_LISTA DE TAREFAS_
a) Segundo o trecho sobre Eduardo Portella, em que jornal e em que data saiu o artigo "A morte do homem cordial"?
b) Cite o trecho sobre Eduardo Portella entre "Cunha e Silva" e "1, crítica literária)", inclusive.

_TRECHO DO DOCUMENTO_
----------

Cunha e Silva Filho
A pergunta do título deste artigo
me é inspirada
pela leitura de um artigo do teórico e crítico literário Eduardo Portella,
de título “A morte do homem
cordial.” (jornal O Globo,
14/01/2017). Há muito não lia o autor que tem uma
obra notável e definitiva
no alto ensaísmo e na crítica
brasileira. Lembro bem do que afirmou
o pensador e grande crítico literário Tristão de Athayde (Alceu Amoroso
Lima, 1893-1983) ao saudar, se não me engano, em jornal, o aparecimento, na cenário intelectual
brasileiro de Eduardo Portella (1958,
com obra Dimensões 1, crítica literária)
com a frase consagradora: “Crítico ao
Norte.” Portella, com o tempo só confirmou
esse julgamento.

----------

_CONJUNTO DE DADOS_

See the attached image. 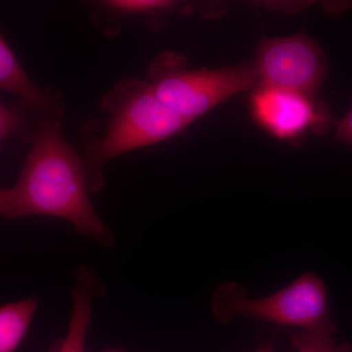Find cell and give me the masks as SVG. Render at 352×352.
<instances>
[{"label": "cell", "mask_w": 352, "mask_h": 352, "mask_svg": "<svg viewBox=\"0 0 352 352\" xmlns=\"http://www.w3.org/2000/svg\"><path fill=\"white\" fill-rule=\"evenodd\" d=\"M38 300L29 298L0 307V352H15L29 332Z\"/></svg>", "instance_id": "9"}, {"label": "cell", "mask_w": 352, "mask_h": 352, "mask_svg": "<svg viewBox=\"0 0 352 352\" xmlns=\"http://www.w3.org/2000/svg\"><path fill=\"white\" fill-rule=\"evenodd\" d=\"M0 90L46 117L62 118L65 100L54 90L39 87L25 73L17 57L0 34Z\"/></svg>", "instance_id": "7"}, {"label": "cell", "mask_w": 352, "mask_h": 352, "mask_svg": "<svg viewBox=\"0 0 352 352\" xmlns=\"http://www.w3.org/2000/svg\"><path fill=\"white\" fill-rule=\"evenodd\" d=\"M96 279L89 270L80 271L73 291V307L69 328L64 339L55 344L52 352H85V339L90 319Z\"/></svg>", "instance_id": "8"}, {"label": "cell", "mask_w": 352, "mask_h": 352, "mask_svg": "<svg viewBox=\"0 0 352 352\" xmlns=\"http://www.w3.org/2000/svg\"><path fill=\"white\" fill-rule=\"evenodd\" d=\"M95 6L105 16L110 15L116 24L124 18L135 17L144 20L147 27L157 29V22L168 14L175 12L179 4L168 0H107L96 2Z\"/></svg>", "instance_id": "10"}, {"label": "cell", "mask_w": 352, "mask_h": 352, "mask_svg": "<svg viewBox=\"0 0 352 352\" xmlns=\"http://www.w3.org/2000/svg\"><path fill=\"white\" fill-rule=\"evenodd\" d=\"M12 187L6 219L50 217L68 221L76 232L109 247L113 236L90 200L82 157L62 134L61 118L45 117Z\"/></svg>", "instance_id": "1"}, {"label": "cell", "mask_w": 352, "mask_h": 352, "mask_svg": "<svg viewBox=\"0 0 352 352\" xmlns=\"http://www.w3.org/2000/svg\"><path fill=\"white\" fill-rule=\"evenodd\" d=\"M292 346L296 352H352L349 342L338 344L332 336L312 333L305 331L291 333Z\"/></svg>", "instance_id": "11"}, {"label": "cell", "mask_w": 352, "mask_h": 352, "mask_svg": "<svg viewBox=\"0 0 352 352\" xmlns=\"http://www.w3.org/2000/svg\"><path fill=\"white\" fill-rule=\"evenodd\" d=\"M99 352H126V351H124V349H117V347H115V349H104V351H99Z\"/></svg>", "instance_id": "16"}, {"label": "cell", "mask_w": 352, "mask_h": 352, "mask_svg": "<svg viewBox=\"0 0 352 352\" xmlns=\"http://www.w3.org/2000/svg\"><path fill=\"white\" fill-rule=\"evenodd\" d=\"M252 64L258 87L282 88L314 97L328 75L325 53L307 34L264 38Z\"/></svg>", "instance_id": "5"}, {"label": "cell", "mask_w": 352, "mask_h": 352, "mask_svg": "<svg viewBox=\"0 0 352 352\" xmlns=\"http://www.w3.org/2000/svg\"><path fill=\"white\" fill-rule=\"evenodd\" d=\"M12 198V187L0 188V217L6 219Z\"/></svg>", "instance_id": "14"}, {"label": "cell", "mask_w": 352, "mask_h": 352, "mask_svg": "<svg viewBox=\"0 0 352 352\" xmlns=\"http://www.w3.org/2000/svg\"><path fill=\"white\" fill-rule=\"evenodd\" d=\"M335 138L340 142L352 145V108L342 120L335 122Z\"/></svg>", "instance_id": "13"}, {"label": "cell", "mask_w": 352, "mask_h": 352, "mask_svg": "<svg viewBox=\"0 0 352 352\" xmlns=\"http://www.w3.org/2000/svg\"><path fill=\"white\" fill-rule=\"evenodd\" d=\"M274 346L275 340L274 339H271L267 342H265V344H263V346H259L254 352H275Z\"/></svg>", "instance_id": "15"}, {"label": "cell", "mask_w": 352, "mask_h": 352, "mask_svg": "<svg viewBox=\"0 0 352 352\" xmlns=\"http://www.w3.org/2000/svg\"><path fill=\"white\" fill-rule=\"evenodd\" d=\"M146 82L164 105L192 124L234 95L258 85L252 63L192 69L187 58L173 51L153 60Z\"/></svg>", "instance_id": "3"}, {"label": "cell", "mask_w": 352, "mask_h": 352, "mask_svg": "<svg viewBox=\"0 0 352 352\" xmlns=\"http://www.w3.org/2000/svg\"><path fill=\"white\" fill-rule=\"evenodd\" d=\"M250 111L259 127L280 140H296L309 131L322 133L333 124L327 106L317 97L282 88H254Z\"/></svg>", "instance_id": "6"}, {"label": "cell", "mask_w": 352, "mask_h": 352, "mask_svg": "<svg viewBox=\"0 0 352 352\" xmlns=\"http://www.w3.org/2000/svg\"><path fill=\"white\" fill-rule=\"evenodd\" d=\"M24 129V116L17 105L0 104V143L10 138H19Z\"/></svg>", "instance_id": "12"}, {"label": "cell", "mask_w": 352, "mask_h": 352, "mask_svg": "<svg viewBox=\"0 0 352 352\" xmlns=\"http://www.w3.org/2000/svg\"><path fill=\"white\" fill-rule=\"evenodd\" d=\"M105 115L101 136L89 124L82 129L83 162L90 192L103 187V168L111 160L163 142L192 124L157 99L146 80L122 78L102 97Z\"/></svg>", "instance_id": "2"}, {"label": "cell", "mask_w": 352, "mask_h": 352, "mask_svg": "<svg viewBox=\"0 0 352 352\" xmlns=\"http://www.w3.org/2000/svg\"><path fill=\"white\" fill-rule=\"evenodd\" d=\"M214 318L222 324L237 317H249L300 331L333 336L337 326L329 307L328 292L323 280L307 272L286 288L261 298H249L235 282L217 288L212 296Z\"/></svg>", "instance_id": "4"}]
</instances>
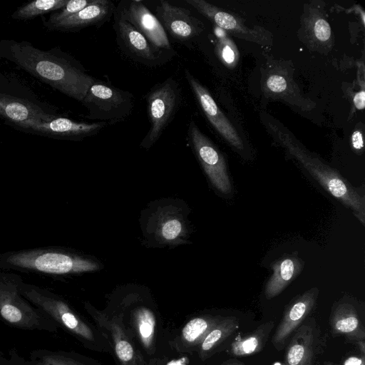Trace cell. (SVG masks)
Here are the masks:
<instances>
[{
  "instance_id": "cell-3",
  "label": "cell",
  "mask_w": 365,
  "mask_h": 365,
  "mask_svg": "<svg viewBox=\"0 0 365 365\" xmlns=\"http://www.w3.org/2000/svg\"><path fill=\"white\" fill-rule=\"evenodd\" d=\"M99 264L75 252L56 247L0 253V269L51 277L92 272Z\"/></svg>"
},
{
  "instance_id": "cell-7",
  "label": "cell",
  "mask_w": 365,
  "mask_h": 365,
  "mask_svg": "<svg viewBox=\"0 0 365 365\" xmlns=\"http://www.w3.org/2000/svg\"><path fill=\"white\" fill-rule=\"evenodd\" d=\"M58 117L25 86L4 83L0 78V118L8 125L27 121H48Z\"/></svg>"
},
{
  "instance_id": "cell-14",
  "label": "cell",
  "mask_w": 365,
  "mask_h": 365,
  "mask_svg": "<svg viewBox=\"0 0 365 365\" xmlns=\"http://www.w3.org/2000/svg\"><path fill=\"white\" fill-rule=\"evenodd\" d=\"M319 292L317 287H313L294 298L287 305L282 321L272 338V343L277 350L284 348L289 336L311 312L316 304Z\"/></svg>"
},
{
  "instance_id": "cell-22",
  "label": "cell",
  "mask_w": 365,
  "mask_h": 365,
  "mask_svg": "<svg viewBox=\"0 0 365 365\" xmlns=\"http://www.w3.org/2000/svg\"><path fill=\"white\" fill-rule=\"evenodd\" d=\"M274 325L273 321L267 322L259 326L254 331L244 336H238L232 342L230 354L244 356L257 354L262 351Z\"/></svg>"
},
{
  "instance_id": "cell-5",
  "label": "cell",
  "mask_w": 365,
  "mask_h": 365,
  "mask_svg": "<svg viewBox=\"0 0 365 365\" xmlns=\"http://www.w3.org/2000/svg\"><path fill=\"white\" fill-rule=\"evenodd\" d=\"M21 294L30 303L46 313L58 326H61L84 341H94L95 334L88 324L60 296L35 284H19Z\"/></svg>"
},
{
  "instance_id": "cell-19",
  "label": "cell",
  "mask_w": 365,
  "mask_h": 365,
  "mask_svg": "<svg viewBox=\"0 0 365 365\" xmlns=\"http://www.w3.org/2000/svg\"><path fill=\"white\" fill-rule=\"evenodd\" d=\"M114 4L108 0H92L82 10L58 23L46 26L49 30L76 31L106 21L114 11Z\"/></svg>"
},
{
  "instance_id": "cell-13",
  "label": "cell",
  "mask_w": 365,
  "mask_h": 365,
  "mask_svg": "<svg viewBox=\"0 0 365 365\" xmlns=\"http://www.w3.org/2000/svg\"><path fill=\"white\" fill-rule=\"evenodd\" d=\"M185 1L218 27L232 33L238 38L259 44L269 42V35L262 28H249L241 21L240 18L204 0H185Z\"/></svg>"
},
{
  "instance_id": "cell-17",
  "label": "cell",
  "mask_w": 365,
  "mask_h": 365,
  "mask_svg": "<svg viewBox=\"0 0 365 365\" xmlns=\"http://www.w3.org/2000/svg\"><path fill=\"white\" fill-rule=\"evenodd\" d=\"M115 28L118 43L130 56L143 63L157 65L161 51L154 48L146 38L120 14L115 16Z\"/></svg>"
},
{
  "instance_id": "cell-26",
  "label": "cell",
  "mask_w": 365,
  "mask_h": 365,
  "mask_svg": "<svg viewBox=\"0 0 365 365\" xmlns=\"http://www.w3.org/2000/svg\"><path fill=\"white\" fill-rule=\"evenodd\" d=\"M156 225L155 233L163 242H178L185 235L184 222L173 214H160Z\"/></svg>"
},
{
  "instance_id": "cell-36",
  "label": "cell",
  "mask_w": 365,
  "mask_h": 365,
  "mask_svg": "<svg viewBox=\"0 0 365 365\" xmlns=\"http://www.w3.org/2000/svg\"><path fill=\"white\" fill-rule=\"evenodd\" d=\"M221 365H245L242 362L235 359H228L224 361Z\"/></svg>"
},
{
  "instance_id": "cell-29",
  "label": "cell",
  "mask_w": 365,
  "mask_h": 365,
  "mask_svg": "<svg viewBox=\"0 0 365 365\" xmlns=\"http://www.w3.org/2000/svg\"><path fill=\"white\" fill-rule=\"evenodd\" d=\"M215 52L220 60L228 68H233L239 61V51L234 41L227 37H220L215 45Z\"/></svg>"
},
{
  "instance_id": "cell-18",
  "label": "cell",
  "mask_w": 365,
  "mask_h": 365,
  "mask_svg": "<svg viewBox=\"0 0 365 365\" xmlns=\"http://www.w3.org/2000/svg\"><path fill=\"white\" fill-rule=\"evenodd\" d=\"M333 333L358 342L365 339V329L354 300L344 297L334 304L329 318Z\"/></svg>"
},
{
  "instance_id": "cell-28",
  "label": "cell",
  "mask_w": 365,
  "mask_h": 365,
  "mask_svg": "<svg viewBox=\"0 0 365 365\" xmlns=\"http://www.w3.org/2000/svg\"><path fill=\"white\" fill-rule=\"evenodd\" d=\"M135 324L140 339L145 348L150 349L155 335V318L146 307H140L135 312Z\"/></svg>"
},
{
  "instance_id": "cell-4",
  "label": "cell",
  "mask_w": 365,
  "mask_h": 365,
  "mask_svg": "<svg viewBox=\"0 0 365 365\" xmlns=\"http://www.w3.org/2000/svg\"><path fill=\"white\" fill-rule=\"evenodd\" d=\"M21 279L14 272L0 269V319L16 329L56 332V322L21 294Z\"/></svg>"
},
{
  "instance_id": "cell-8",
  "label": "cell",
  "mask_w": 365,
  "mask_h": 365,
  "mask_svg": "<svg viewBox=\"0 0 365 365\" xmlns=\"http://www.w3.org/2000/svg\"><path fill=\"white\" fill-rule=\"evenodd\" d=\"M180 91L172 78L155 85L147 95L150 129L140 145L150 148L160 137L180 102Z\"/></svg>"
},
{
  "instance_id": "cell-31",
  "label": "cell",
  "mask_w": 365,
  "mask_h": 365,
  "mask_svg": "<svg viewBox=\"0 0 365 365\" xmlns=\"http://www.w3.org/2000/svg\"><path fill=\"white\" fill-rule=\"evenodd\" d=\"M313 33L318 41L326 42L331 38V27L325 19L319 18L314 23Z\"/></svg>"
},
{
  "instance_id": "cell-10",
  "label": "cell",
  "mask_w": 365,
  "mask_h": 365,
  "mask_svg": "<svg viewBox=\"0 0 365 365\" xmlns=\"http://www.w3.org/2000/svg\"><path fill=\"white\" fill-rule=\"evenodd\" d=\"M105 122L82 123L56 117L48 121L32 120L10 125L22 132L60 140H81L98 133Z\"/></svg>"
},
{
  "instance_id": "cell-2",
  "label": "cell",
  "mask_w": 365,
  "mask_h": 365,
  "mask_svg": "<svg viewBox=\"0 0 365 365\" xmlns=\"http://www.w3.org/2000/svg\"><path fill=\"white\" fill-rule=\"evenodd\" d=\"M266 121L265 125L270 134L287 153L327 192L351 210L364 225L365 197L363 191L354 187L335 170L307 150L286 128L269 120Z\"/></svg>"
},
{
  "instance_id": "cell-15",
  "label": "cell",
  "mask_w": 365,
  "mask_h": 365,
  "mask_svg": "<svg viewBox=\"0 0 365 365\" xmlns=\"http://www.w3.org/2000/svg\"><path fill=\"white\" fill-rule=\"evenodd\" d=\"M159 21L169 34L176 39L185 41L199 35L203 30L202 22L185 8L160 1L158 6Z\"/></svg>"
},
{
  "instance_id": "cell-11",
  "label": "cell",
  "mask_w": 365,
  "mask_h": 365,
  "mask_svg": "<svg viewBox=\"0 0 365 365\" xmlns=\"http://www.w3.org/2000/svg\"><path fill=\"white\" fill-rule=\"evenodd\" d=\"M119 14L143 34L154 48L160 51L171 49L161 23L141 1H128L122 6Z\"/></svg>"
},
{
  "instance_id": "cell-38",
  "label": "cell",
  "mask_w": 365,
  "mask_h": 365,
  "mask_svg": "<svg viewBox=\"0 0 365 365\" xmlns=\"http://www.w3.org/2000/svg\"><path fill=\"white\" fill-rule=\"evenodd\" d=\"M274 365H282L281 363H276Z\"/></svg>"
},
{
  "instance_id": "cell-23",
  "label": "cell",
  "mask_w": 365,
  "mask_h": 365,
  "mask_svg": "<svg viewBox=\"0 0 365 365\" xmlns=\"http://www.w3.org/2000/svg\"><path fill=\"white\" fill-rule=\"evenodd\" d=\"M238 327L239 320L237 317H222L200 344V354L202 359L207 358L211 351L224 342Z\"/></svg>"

----------

_AS RESPOSTAS_
a) No jornal O Globo, em 14/01/2017.

b)
Cunha e Silva Filho
A pergunta do título deste artigo
me é inspirada
pela leitura de um artigo do teórico e crítico literário Eduardo Portella,
de título “A morte do homem
cordial.” (jornal O Globo,
14/01/2017). Há muito não lia o autor que tem uma
obra notável e definitiva
no alto ensaísmo e na crítica
brasileira. Lembro bem do que afirmou
o pensador e grande crítico literário Tristão de Athayde (Alceu Amoroso
Lima, 1893-1983) ao saudar, se não me engano, em jornal, o aparecimento, na cenário intelectual
brasileiro de Eduardo Portella (1958,
com obra Dimensões 1, crítica literária)